Tata Steel plans on cutting 1,200 jobs in the UK next week, a union says.
The Indian multinational steel-making company is expected to cut staff at its Scunthorpe steel plant and at two of its plant in Scotland (in Motherwell and Cambuslang).
The Scunthorpe plant currently has over 3,000 employees and is one of the biggest of its kind in the UK.
Tata has faced challenged in the UK, such as the rise in steel imports and strong sterling.
A Tata statement said: “We’ve been talking about the challenges we’re facing in the UK for many months – surging imports, compounded by the strong pound and uncompetitive policy costs.
“We’ve made a number of structural changes to our UK business over the last months and years to make us more competitive.
“Like all companies we continue to review the performance of our business.”
Roy Rickhuss, general secretary of the Community union, said:
“Clearly this is extremely worrying news for all those who may be affected.
“We’ll be seeking further discussions with Tata Steel to understand the full detail, examine alternatives that may safeguard jobs and uphold our principle of opposing compulsory redundancies.
“This is yet another blow to our steel communities and demonstrates the precarious state of the UK steel industry and emphasises the need for government action,”
John Cridland, CBI Director-General, said: “Developments at steelworks in Scunthorpe and Scotland are devastating, particularly for those who have lost their jobs and the wider local community.
“To secure the future of our industrial base the Government needs to work in partnership with businesses on a long-term industrial strategy.
“It should also act to guard against excess market supply, support industry by removing plant and machinery from business rates calculations, and secure lower costs for energy intensive industries to help make steelmakers more competitive in the global marketplace.”
UK’s steel industry is in crisis
Unions across the UK are stressing urging the government should to take “urgent short-term action” to support the country’s steel industry.
Tony Burke said that the industry is in crisis.
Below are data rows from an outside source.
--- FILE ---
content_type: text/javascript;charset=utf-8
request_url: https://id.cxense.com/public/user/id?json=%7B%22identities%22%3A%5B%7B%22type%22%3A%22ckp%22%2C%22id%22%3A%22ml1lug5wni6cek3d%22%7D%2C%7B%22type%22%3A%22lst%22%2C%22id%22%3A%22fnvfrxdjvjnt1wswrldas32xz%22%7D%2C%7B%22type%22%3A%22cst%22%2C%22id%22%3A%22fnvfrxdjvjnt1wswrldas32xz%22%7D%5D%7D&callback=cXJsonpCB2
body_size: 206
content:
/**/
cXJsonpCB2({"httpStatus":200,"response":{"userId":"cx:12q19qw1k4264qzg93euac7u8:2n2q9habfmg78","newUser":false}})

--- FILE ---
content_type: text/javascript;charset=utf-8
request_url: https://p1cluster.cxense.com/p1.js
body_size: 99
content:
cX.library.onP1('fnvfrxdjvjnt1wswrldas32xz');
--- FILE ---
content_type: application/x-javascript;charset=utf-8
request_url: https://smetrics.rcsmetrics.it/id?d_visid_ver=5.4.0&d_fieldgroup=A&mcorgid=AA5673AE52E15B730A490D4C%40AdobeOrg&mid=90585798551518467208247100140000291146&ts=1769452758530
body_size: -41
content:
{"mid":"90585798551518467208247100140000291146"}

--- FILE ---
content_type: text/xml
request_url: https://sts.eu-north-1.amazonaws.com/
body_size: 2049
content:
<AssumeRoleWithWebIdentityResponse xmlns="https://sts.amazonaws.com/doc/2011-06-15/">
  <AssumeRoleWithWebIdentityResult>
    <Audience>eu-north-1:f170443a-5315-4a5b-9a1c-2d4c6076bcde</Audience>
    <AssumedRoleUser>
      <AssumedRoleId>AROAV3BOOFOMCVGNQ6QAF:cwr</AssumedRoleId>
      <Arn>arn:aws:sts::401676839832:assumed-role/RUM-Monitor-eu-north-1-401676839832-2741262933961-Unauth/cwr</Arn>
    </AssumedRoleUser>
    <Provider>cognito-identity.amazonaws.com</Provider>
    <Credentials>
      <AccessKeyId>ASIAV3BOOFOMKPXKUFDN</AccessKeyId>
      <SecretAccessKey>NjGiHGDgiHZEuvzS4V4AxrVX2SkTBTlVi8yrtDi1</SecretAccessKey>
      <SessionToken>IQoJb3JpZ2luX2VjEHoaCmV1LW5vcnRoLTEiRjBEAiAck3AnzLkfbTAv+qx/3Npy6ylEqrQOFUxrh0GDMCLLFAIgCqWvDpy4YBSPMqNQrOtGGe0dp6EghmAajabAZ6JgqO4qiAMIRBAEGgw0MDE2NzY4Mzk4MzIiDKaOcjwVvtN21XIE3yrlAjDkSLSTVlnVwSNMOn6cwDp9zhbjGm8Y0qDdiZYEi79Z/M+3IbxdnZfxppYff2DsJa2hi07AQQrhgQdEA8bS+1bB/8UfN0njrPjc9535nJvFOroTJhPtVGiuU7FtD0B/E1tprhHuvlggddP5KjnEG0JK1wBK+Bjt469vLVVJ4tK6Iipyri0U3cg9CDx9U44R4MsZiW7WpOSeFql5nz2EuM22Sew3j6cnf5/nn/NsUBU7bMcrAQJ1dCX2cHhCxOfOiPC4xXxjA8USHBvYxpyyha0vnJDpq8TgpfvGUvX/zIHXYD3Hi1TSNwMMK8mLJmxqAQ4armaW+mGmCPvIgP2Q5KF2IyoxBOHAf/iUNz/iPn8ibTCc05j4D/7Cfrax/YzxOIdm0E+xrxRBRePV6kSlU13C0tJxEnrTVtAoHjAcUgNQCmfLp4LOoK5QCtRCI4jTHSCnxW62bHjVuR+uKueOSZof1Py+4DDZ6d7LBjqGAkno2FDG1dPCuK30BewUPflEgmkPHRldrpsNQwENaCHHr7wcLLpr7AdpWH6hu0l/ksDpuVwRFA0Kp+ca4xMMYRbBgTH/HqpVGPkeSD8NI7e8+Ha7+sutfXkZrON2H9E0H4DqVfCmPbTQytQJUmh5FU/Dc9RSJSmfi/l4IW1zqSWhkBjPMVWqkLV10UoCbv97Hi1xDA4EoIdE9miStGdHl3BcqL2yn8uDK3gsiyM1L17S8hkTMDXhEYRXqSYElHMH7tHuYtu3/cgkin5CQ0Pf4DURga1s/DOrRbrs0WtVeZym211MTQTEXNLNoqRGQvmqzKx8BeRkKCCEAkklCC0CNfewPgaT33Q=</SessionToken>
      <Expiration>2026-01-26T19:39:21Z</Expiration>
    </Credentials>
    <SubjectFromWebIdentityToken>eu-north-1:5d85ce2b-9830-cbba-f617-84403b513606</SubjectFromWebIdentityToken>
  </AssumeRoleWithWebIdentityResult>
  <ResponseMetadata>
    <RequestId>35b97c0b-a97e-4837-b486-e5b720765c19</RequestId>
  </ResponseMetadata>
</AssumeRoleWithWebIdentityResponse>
He said: “Ministers need to start by keeping the coke ovens at Redcar burning and supporting the wider steel industry through these turbulent times, so that British industry can benefit from major infrastructure projects, such as HS2,”
“A failure to do so will torpedo any ambition to rebalance the economy and lay waste to communities and key industrial assets. The clock is ticking. It’s time for the government to stop washing its hands of the industry and intervene to support steel.”